● What the exercise asks: Change every "pixel" to "point" in the stretch from the line containing "At what distance" through the end of the items, and write that stretch out again with nothing else altered.

[Spatial relationship items]
■ ■ ■ ■ ■
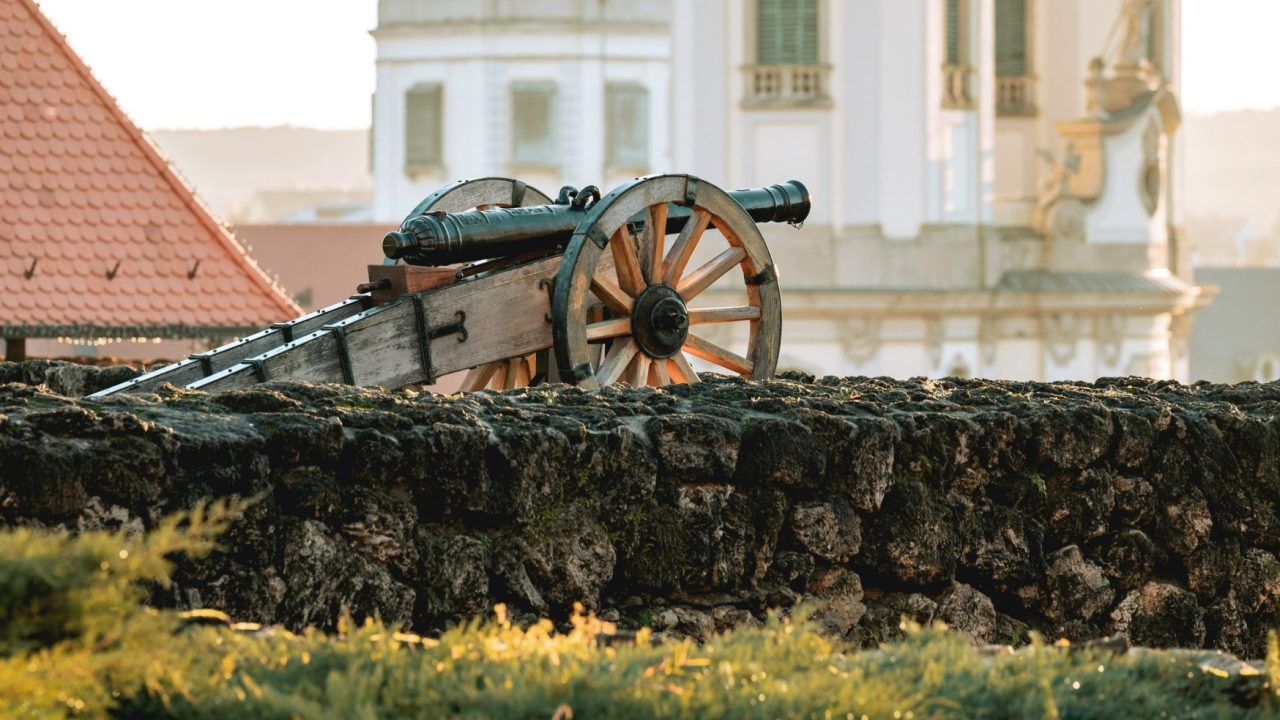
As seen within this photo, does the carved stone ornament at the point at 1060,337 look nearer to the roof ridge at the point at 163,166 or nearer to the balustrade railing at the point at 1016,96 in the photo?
the balustrade railing at the point at 1016,96

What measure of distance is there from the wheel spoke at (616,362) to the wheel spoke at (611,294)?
0.12m

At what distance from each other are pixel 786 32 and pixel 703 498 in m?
43.2

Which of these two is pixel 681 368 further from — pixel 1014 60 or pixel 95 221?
■ ■ ■ ■ ■
● Written response:
At what distance from each other are point 786 32 and point 703 498 in m?
43.2

Which of these two is point 681 368 further from — point 1014 60 or point 95 221?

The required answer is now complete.